By mapping out these interfaces, you can assess how each one is licensed.

Many firms discover previously unknown indirect usage this way (e.g., a marketing system quietly feeding customer data into SAP). Identifying these issues now allows you to address licensing proactively rather than during an audit.

Read What is SAP Digital Access Licensing?.

Challenges in Counting Digital Documents

Switching to SAP’s Digital Access model introduces a new challenge: accurately counting and forecasting document creation. Unlike named user licenses (which are a fixed number), document licenses require you to estimate how many documents of those nine types will be created via external access.

Key compliance concerns here include:

  • Estimation Difficulty: Predicting the number of SAP documents generated by third-party integrations over a year can be a challenging task. Usage may spike unexpectedly due to business growth, seasonal peaks, or new integrations. Suppose you underestimate or exceed your purchased document quota. In that case, you’ll be out of compliance and forced to buy additional blocks (often at true-up time or during an audit, potentially at higher rates). Overestimating, on the other hand, means you paid for capacity you didn’t use. Striking the right balance is tricky.
  • Document Types and Multipliers: Each document type counts differently. SAP assigns “multipliers” or weightings to certain documents. For example, high-value transactions like sales orders or invoices count fully (1 document = 1 count), whereas something like a low-level financial posting or material movement might count as 0.2 of a document (meaning five such postings equal one full document credit). If you’re unaware of these rules, you might miscount your usage.
  • Line-Item Counting: In many cases, SAP counts documents at the line-item level. That means one sales order with 10 line items could count as 10 digital documents. This granular counting can significantly increase your consumption if your transactions usually have multiple line items. A compliance concern is thinking “one order = one document” when, in reality, it could be many. Companies must carefully read SAP’s definitions for each document type to count them correctly.
  • Tools and Measurement: SAP provides tools, such as the Digital Access Evaluation Service (an ABAP report or note that can scan your system), to help count historical document creation. Using these tools is essential; otherwise, you’re guessing your consumption. However, lack of real-time visibility is a problem, especially in SAP S/4HANA Cloud or RISE (where you may not have direct access to all system metrics). Companies sometimes need to rely on periodic SAP reports or third-party software asset management tools to track document usage. The lack of continuous monitoring can lead to compliance drift if not managed.
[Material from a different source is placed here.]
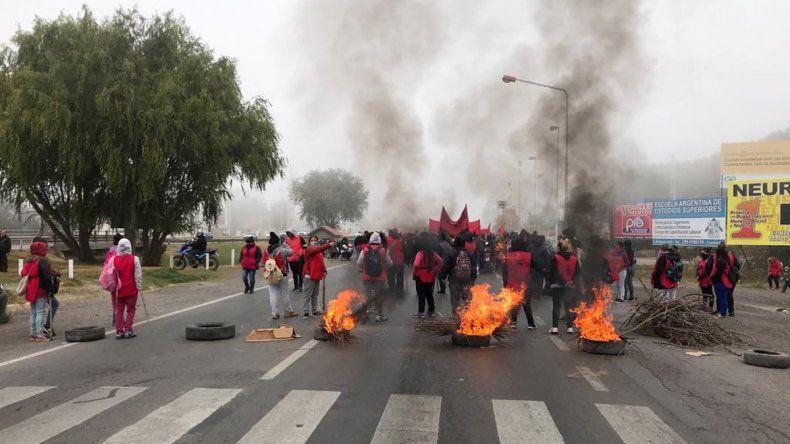 Organizaciones realizan un bloqueo total en el puente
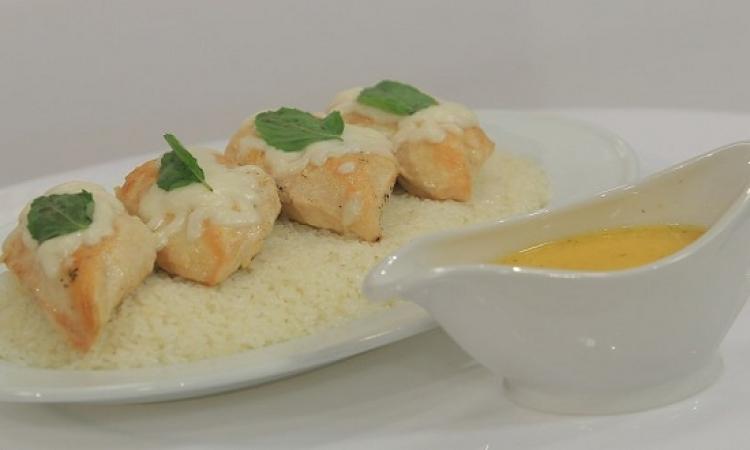 طبق اليوم .. صدور الدجاج بالريحان والجبن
In summary, counting documents is an ongoing compliance task. Treat it as you would user license audits: implement regular checks (monthly or quarterly) of document counts so you can adjust before it becomes an audit issue.
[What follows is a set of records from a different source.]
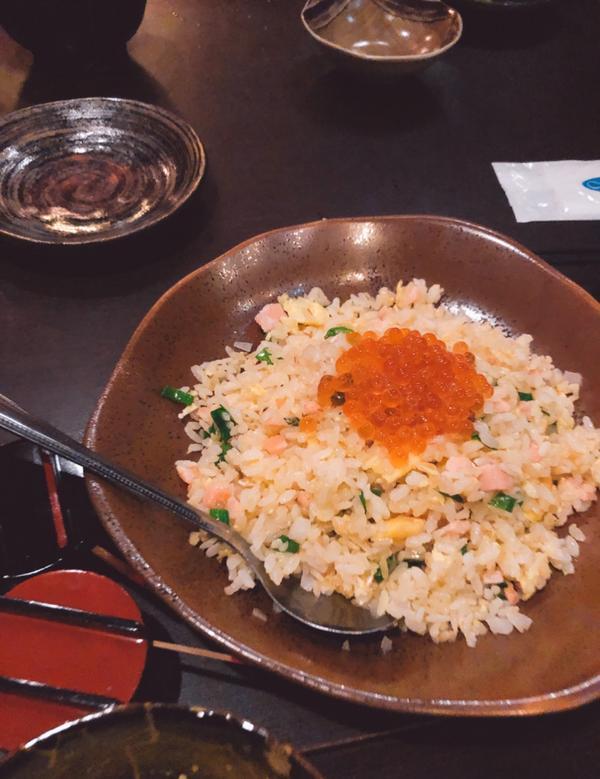 #吳留手串燒店 台中勤美店  餐點都算中等之上 出餐速度也滿快的 除了雞肉要烤比較久 很適合下班聚餐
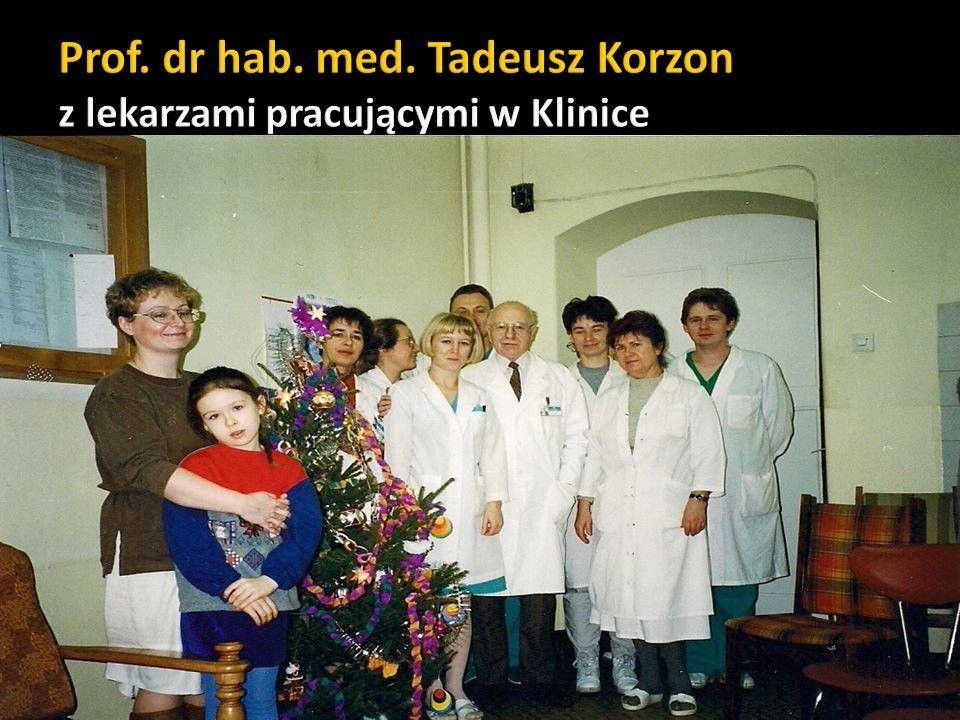 Prof. dr hab. med. Tadeusz Korzon z lekarzami pracującymi w Klinice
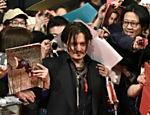 Fãs cercam Johnny Depp na pré-estreia de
Many organizations set up internal dashboards or scripts to monitor key document creation metrics (sales orders from interface X, purchase orders from system Y, etc.), ensuring they stay within licensed limits.
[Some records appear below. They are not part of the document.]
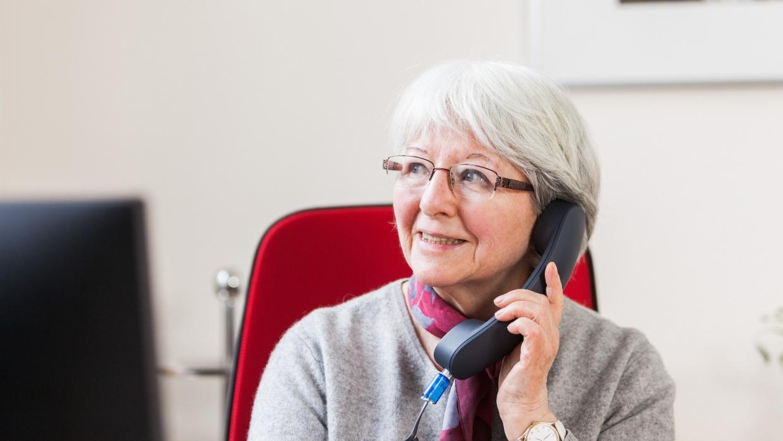 Beim Berliner Seniorentelefon stehen unsere ehrenamtlichen Mitarbeiter_innen zu festen Sprechzeiten als Ansprechpartner_innen zur Verfügung.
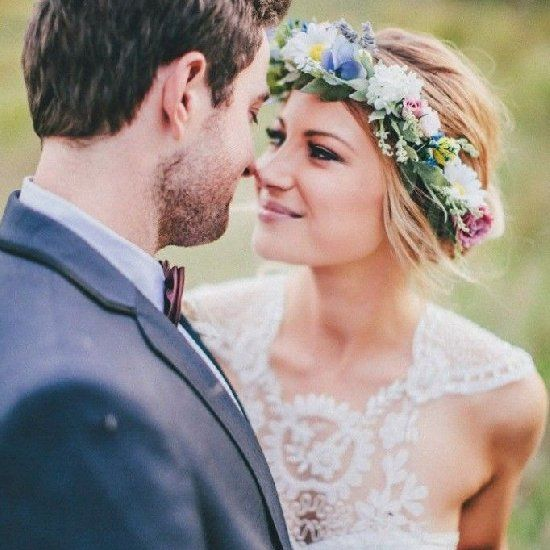 Are you a boho bride? Find your perfect wedding dress with our fave chic boho dress finds! Photo via The Robertsons.
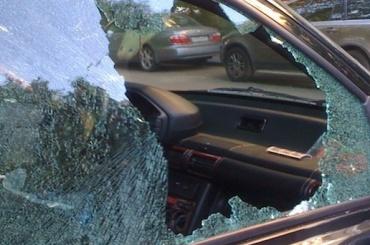 Хулиган разбил кулаками стекла вприпаркованном джипе «Range Rover»
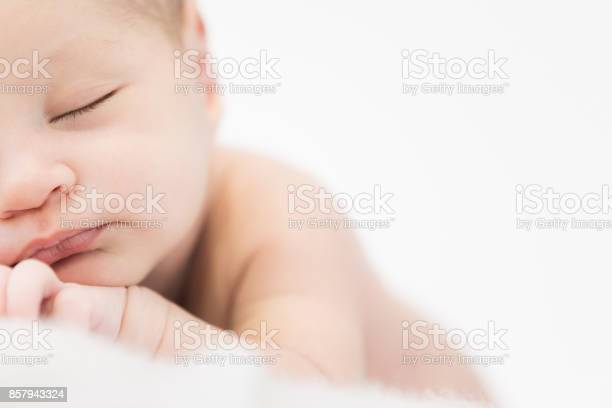 Newborn picture id857943324?b=1&k=6&m=857943324&s=612x612&h=uvqkzydi6e8pza1saoh055vejy6n8bw9qiocvcgh2y0=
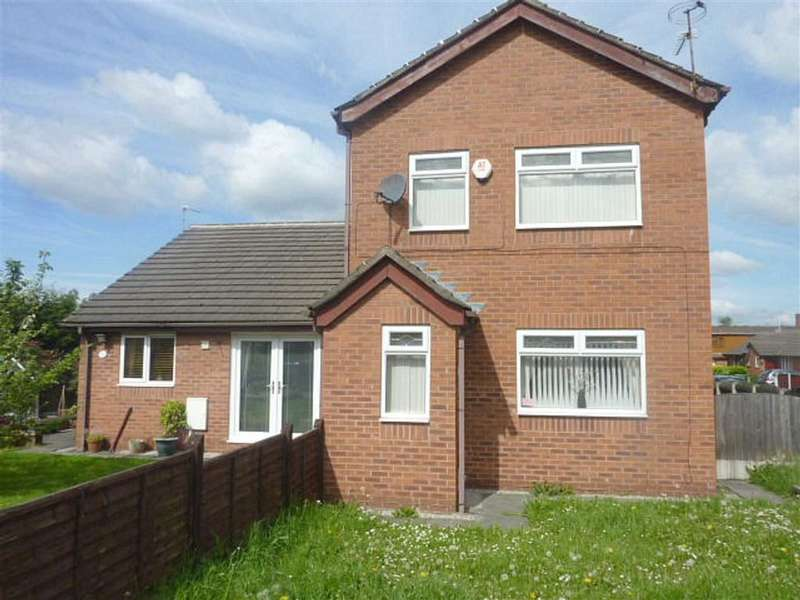 3 Bedrooms Property for sale in Ravenside Park, Chadderton, OLDHAM, Lancashire, OL9
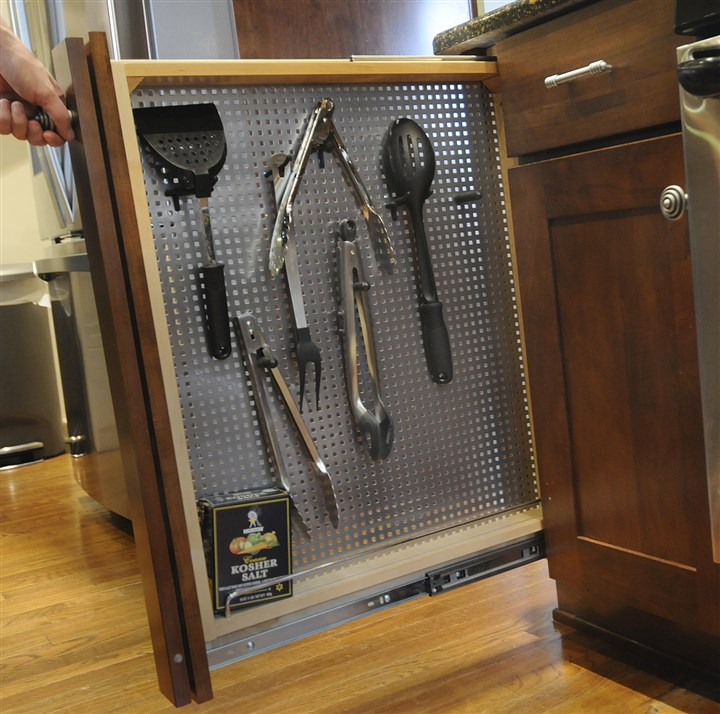 20131218lrkitchenmag06 Pull out organizers for kitchen tools.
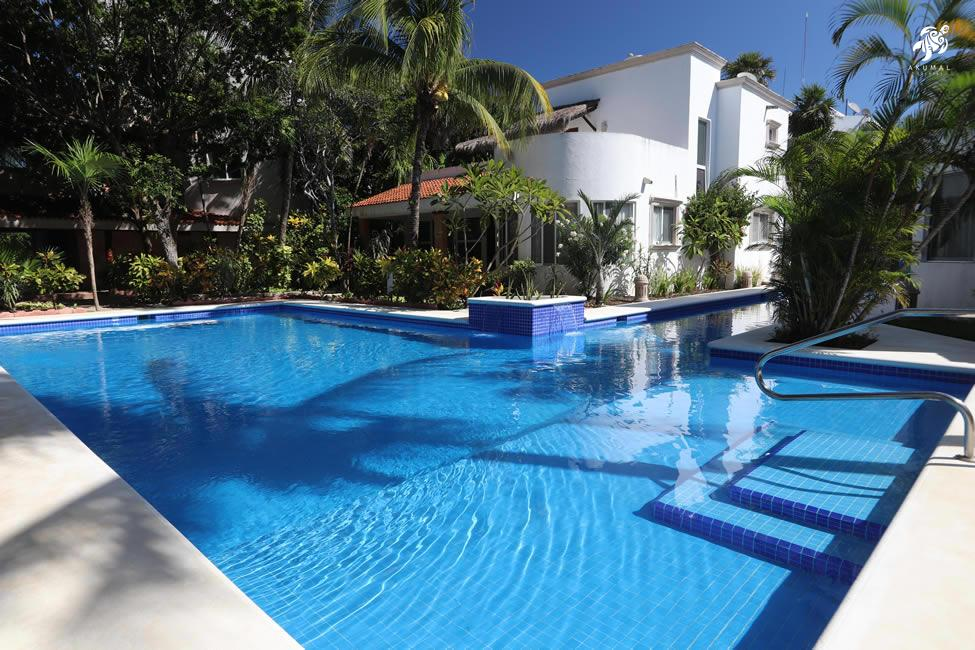 Villa Lijeson, La Sirena 15: Just outside the villa is the sunledge of our fabulous pool.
Licensing Overlaps and Double-Payment Risks

Another compliance concern is licensing overlap – essentially paying twice for the same usage or, conversely, thinking you’re covered when you’re not.

This can happen in a few ways:

  • Mixing Named Users and Document Licenses: SAP allows a hybrid approach: you might license some external interactions via named users and others via Digital Access documents. However, it’s crucial to delineate which method applies to each scenario. If you adopt Digital Access for a specific integration (such as all e-commerce customer orders), you should exclude those external users from your named user count. If not, you could end up counting them as named users and paying for their documents, effectively double-licensing the same activity. On the flip side, if you think Digital Access covers everything and stop maintaining some user licenses, you might leave gaps for scenarios that aren’t covered by document licenses (for example, an external user running reports might still need at least a read-only license if not covered by Digital Access).
  • Unclear Contract Terms: Your SAP contract needs to reflect your licensing approach. If you’ve moved to Digital Access, ensure the contract (or addendum) states which document volume is licensed and that the model covers indirect use. If the contract is silent (common in older agreements), SAP might later claim that indirect use still falls under traditional terms, potentially leading to arguments and back-charges. A vague contract poses a compliance risk; always update agreements to reflect any new licensing models or specific exclusions and inclusions for indirect usage.
  • Overlooked Named User Requirements: Remember that Digital Access only covers indirect, system-triggered activity. Your human SAP users (employees, contractors, etc.) who log in directly still require named user licenses. There is sometimes confusion that adopting Digital Access means you no longer need as many user licenses. In reality, it’s additive: Digital Access covers scenarios where no named user is involved in the transaction creation. Ensure you continue to manage your named user license counts for all the people who use SAP directly (or via shared accounts). Non-compliance can occur if companies, for example, drop user licenses, assuming everything is documented now.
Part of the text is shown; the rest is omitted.